Yannick Slamet : La situation est très compliquée, plus que jamais. Les ressources diminuent. On attendait 110 milliards de francs de recettes fiscales sur l’année 2021, c’est finalement 103 (à répartir entre les collectivités, NDLR). La Nouvelle-Calédonie est dans une situation de quasi-faillite.

Pour une collectivité, la faillite est loin d’être automatique…

Oui, bien sûr, on ne liquide pas une collectivité. Si le budget n’est pas équilibré, l’État devra le prendre en charge, comme l’an dernier. Mais il y aura des conséquences pour la population, il ne faut pas se leurrer, même si je crois à la réforme fiscale, aux économies, à la refonte du système de santé.

Vous jugez le recours à l’emprunt « impératif » pour équilibrer le budget 2022. Quel sera le montant ?

On espère un prêt de 25 milliards, de nouveau via l’Agence française de développement. Nous avons d’ores et déjà la garantie de l’État, mais nous négocions encore l’emprunt. C’est mieux dans ce sens-là. En 2020, (pour l’emprunt Covid) le gouvernement avait fait l’inverse : il avait d’abord obtenu les 28,6 milliards, puis Thierry Santa avait bataillé pour obtenir la garantie. Ce prêt a été consommé, il reste 0 franc pour le budget 2022.

 

Ce n’est pas avec des économies qu’on équilibre un budget à long terme, c’est impossible. »

 

En 2020, le prêt avait été obtenu au prix d’engagements financiers, comme l’augmentation des recettes fiscales, c’était la fameuse annexe 6. Est-il question de nouvelles obligations ?

Il y aura sûrement des conditions, mais il faut savoir que l’annexe 6 n’a pas été mise en œuvre puisque la réforme fiscale n’a pas encore été adoptée. En sollicitant l’aide de l’État une nouvelle fois, je me suis engagé, ainsi que le 17e gouvernement, à mettre en œuvre l’annexe 6. Et de toute façon, nous avions déjà lancé le chantier fiscal. Fin décembre, nous avons présenté un plan triennal pour crédibiliser la Nouvelle-Calédonie.

Sur les dépenses, quels engagements sont possibles ?

Le 16e gouvernement avait fait beaucoup d’efforts, nous en faisons encore, mais on ne peut pas aller au-delà du possible, ou le service public s’arrêtera. Ce n’est pas avec des économies qu’on équilibre un budget à long terme, c’est impossible, on ne peut pas faire croire cela aux gens. Aujourd’hui, il faut aller chercher de nouvelles ressources. C’est pour cela qu’on a sollicité ce prêt de 25 milliards, qui financera uniquement de l’investissement, de la relance, sur trois ans.

La Nouvelle-Calédonie est endettée de 62 milliards, soit 162 % de ses recettes annuelles, quand l’AFD préconise 90 % maximum. Revenir durablement en dessous de ce seuil, est-ce réaliste ?
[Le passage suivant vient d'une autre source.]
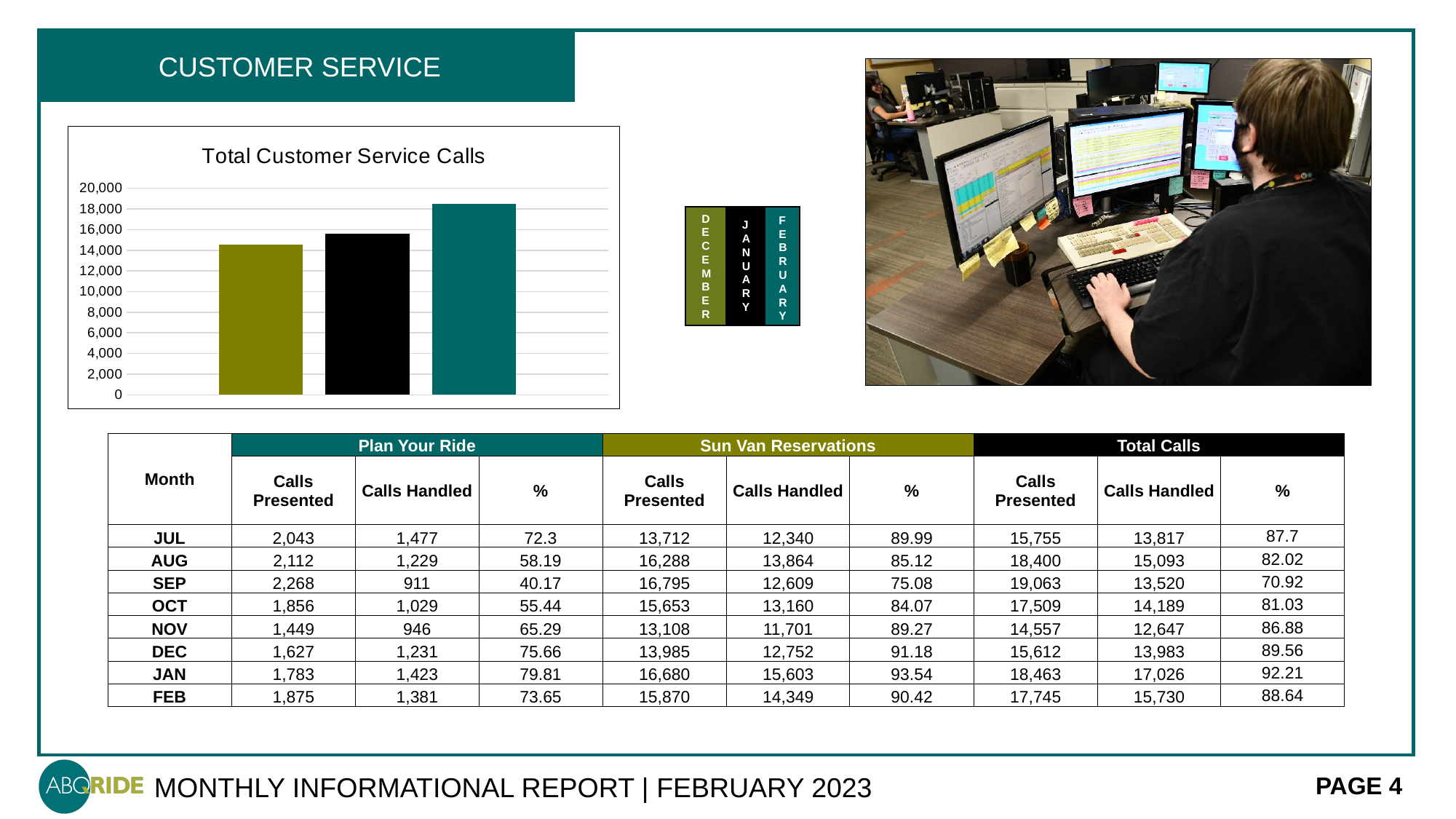
In the "Total Customer Service Calls" chart, is the value for December greater or less than 12,000? greater What kind of chart is the "Total Customer Service Calls" chart? bar chart In the "Total Customer Service Calls" chart, is the bar for January larger or smaller than the bar for December? larger What is the title of the bar chart on the slide? Total Customer Service Calls In the "Total Customer Service Calls" chart, is the value for January greater or less than 14,000? greater How many bars are plotted in the "Total Customer Service Calls" chart? 3 Which month has the highest bar in the "Total Customer Service Calls" chart? February In the "Total Customer Service Calls" chart, is the value for February greater or less than 16,000? greater Do the bars in the "Total Customer Service Calls" chart rise or fall from December to February? rise What colour is the February bar in the "Total Customer Service Calls" chart? teal Which month has the lowest bar in the "Total Customer Service Calls" chart? December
Oui, c’est possible, à condition qu’il y ait de grandes réformes. Il ne s’agit pas de matraquer les gens, mais certaines choses demandent à être révisées. Et puis la Calédonie n’est pas un pays sans ressources. Il y a de la richesse. Comment se fait-il qu’un pays riche comme la Calédonie soit en situation de quasi-faillite ? Je ne suis pas socialiste ni communiste, mais je pose la question.

 

Je fais partie de ceux qui pensent qu’il faut arrêter de taxer le travail. »

 

La réforme fiscale fait l’objet d’une forte opposition de la part des organisations patronales…
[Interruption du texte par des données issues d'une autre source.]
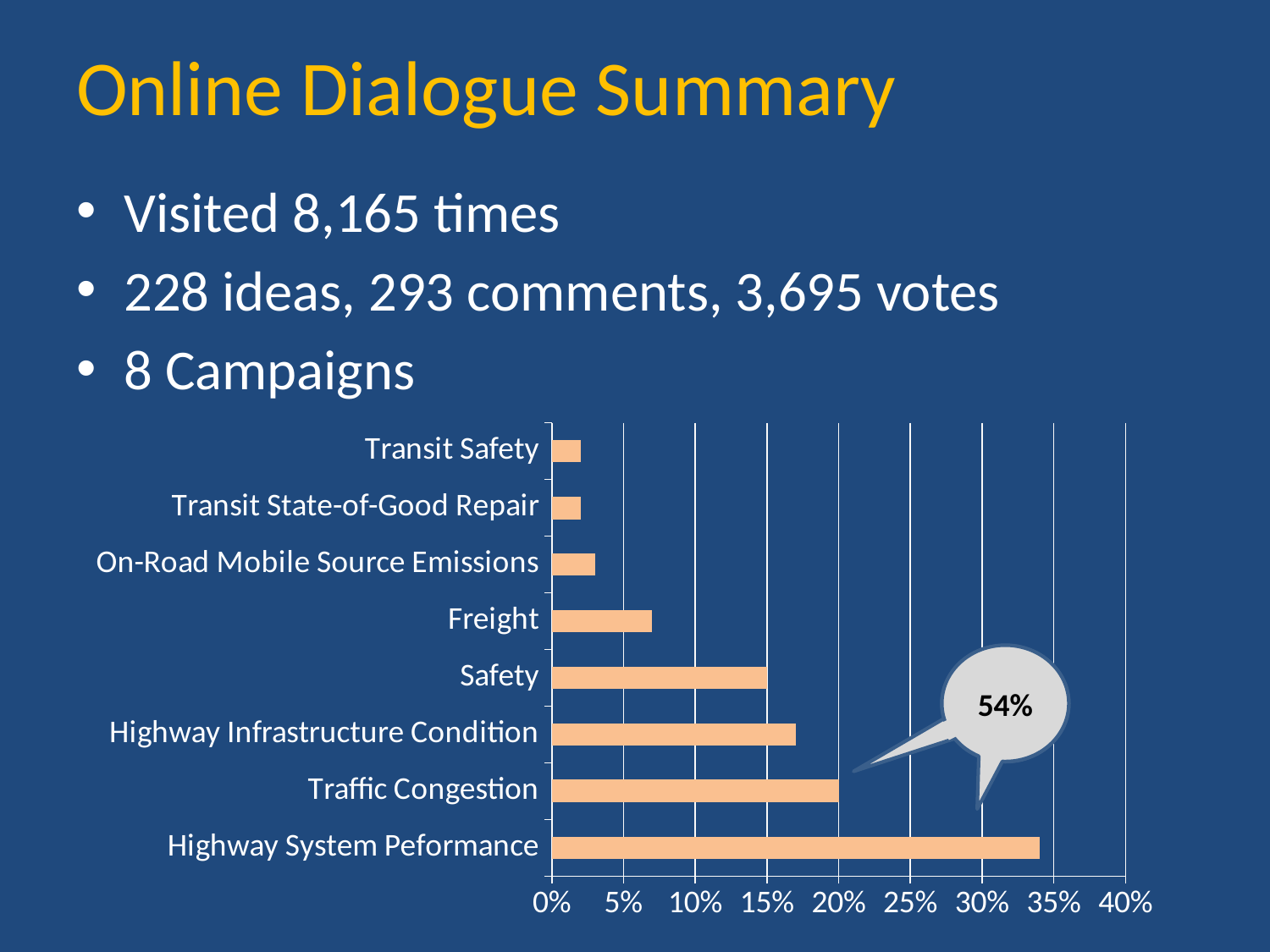
What percentage is shown in the callout bubble on the chart? 54% Which has a larger value, Traffic Congestion or Highway Infrastructure Condition? Traffic Congestion Is the value for Highway Infrastructure Condition greater or less than 20%? less Which has a larger value, Freight or Safety? Safety Is the value for Freight greater or less than 5%? greater Is the value for Highway Infrastructure Condition greater or less than 15%? greater What is the highest value shown on the x axis of the chart? 40% What kind of chart is shown on the slide? bar chart How many categories are plotted in the bar chart? 8 Which category has the highest value in the bar chart? Highway System Peformance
Je suis étonné que le Medef ne soit pas plus favorable à cette réforme. L’impôt sur les sociétés passera de 30 à 25 %. Et puis actuellement, on taxe le travail : le Ruamm est basé sur les charges sociales. Alors que la santé, en principe, c’est de la solidarité, ça ne peut être financé que par la richesse. C’est le problème, aujourd’hui : quand on taxe le travail, les employeurs embauchent moins ou augmentent leurs prix. Au bout, ce sont les moins favorisés qui en souffrent. Est-ce que les charges sociales n’ont pas atteint leur niveau maximum ? Je fais partie de ceux qui pensent qu’il faut arrêter de taxer le travail. Il faut peut-être entrevoir une diminution et envisager une fiscalité plus directe, plus équitable. Et puis il y a tous les cadeaux fiscaux que l’on fait. La révision des niches fiscales, il faut s’y atteler cette année.
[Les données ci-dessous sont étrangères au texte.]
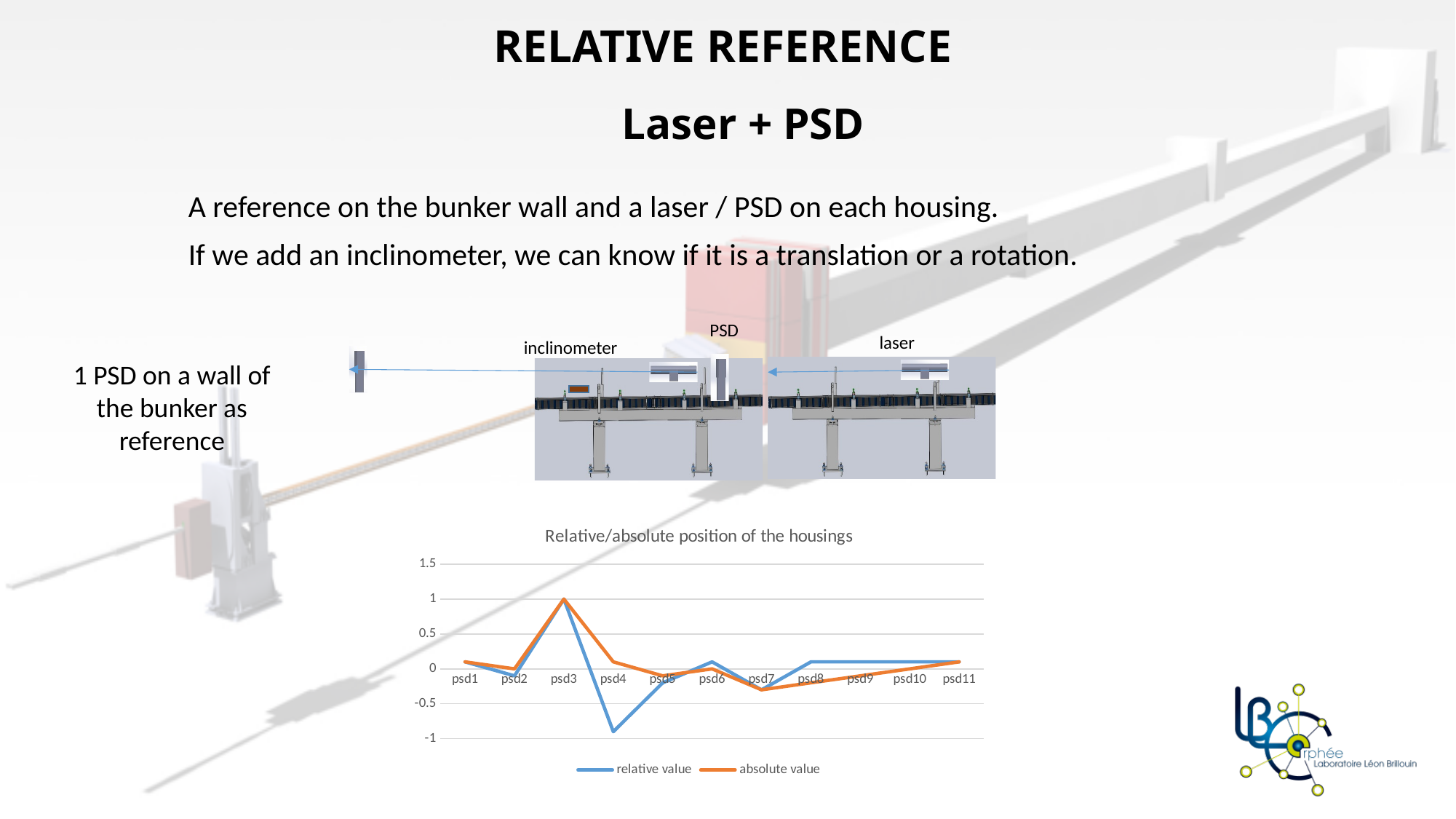
At which PSD does the relative value series reach its lowest point? psd4 How many series does the chart legend list? 2 How many PSD categories are plotted along the x axis of the chart? 11 Is the absolute value at psd3 greater or less than 0.5? greater Is the relative value at psd4 greater or less than -0.5? less What is the title of the chart? Relative/absolute position of the housings Is the absolute value at psd7 greater or less than 0? less Which series in the chart is drawn in orange? absolute value At psd4, which series has the larger value, relative value or absolute value? absolute value At which PSD does the relative value series reach its highest point? psd3 At which PSD does the absolute value series reach its highest point? psd3 What kind of chart is shown on the slide? line chart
Si les provinces se délestent de l’aide médicale, la Nouvelle-Calédonie pourra-t-elle payer ?

Je ne vais pas préjuger de l’avis du Conseil d’État. On risque de se retrouver avec 13 milliards en plus à financer. Mais les provinces ont, elles aussi, des difficultés budgétaires. Dans une autre vie (à la province Nord, NDLR), j’étais le premier à questionner la légitimité de nos dépenses.